In the simulation below, there are $n = 10^5$ values of $U$ and of $X,$ of which approximately $10,000$ fall into each bin of each histogram.

Rectangular bars for both distributions are all of (essentially) the same area: Specifically, the red bin for the $u_i$'s has width $0.1$ and height $1$ giving area $0.1$ Similarly, the corresponding bin for the $x_i$'s has base $(0,.01)$ of length $0.01$ and height determined by the value of $J$ in that interval, which averages about $10.$ [Perhaps more simply, you might investigate what happens to values $0.9 < u_i < 1$ (violet bar) under the transformation.]

enter image description here

set.seed(1219)

* * * * * * *

**Exercises to complete**
1 - Duplicate the simulation excerpt, starting with "Rectangular bars for" and going on through "set.seed(1219)".
2 - In the simulation excerpt, what are the width and height of the red bin for the $u_i$'s?
3 - Carry the simulation excerpt forward from its last line.
The material after this point has no connection to the simulation excerpt.

**Record extracts**
* * * * * * *

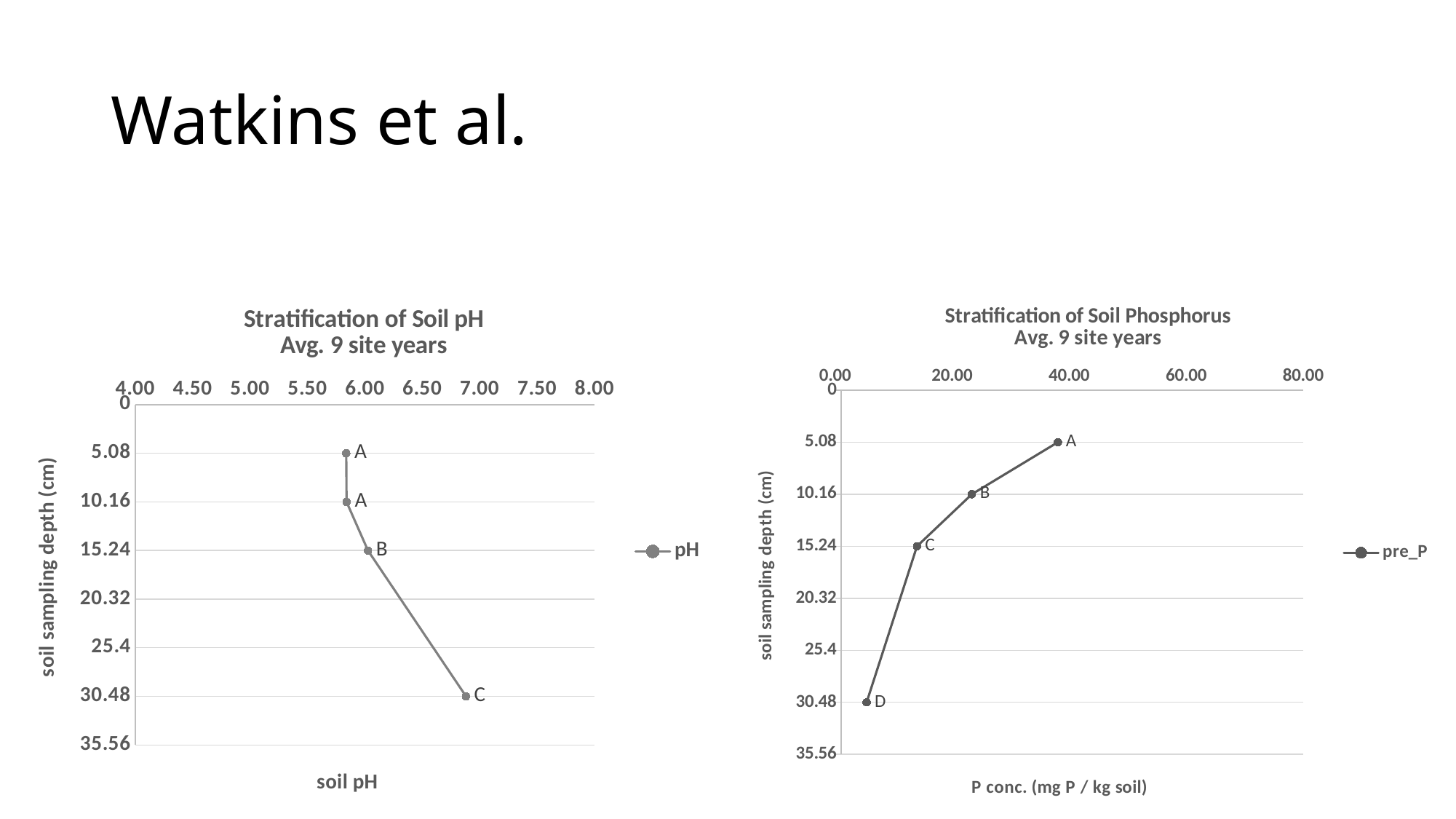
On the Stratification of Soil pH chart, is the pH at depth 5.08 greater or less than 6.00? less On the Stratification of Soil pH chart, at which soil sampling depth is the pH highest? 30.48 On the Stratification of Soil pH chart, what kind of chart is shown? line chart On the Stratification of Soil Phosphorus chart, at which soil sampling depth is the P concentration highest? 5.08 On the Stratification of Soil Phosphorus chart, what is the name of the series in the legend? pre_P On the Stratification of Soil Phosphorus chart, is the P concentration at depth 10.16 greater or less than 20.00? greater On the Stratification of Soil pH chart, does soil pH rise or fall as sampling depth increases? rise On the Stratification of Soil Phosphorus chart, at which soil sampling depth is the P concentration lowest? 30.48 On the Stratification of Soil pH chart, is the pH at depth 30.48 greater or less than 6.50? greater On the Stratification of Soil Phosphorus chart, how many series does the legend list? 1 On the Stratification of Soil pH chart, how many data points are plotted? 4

* * * * * * *

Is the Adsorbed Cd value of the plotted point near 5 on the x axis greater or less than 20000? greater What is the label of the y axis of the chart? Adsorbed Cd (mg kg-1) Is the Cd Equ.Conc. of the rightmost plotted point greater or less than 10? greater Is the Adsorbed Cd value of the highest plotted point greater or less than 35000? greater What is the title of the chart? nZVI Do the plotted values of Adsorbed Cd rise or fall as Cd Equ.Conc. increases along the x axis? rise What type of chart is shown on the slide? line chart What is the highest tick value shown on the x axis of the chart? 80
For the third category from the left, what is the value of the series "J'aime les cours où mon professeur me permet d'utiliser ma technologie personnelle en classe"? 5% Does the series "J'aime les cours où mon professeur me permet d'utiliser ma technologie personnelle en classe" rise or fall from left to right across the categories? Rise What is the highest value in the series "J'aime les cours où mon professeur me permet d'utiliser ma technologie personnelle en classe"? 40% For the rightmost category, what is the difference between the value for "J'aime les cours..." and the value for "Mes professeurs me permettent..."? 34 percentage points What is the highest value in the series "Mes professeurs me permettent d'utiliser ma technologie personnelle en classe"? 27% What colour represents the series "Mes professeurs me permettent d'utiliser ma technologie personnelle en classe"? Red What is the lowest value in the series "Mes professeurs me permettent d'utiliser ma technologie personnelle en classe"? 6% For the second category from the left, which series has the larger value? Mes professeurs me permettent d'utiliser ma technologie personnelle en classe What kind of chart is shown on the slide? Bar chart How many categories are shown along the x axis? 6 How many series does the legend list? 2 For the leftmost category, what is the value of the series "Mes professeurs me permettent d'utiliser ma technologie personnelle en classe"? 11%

* * * * * * *

**Exercise results**
1 -
Rectangular bars for both distributions are all of (essentially) the same area: Specifically, the red bin for the $u_i$'s has width $0.1$ and height $1$ giving area $0.1$ Similarly, the corresponding bin for the $x_i$'s has base $(0,.01)$ of length $0.01$ and height determined by the value of $J$ in that interval, which averages about $10.$ [Perhaps more simply, you might investigate what happens to values $0.9 < u_i < 1$ (violet bar) under the transformation.]

enter image description here

set.seed(1219)

2 - Its width is $0.1$ and its height is $1$, giving an area of $0.1$.

3 -
u = runif(10^5);  x = u^2 
par(mfrow=c(1,2))
  bin.u = seq(0,1,by=.1)
  hist(u, prob=T, ylim=c(0,10), br=bin.u,
       col=rainbow(12)[1:10])
    curve(dunif(x), add=T, lwd=2)
  bin.x = bin.u^2
  hist(x, prob=T, br=bin.x, col=rainbow(12)[1:10])
    curve(dbeta(x,.5,1), add=T, lwd=2)
par(mfrow=c(1,1))

Note: It is generally a good idea to choose all bars in a histogram to be of the same width, unless there is a good reason to do otherwise (as here).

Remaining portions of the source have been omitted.